当時の関西線名古屋・亀山間の普通列車の牽引は名古屋機関区のC57の担当であった。
金沢機関区からの転属組の形式入り旧ナンバープレートのC57-32 下り亀山行225レを牽引
1966.3 名古屋駅
42年9月の写真。旅客列車の入線から発車まで。
平坦区間が続く名古屋発車のシーンは迫力を欠くうえ後追いになるが、居合わせれば必ず撮影していた。
隣の中央線ホーㇺから旅客列車を牽引して出発するD51は、41年7月の瑞浪電化で先に姿を消していた。
下り亀山行229レを牽引するC57―32の入線
名古屋機関区の赤ナンバープレート
亀山に向けて発車
下り亀山行243レの出発待ち 重油併燃装置付のC57-102
1967.9 名古屋駅
42年10月、12月の写真。10月のダイヤ改正でも幸い蒸気機関車の運行本数が減ることはなかった。
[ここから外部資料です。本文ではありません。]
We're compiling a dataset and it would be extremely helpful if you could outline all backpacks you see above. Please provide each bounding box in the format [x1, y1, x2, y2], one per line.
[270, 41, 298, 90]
名古屋機関区の看板機、戦後十数回お召し列車を牽引したとされるC57-139。重油併燃装置を装備していた。
現在、リニア・鉄道館に静態保存されている。
下り亀山行225レ牽引の重油併燃装置付C57-139
C57-30牽引で紀伊長島発上り922レの到着
1967.10 名古屋駅
下り亀山行225レ牽引の重油併燃装置付のC57-62
1967.10 名古屋駅
下り伊賀上野行321レ牽引のC57-32
発車シーン 冷え込む冬はそれなりに迫力があった
1967.12 名古屋駅
43年8月、早朝の名古屋駅。新幹線を入れて撮ってみたもののうまくいかず。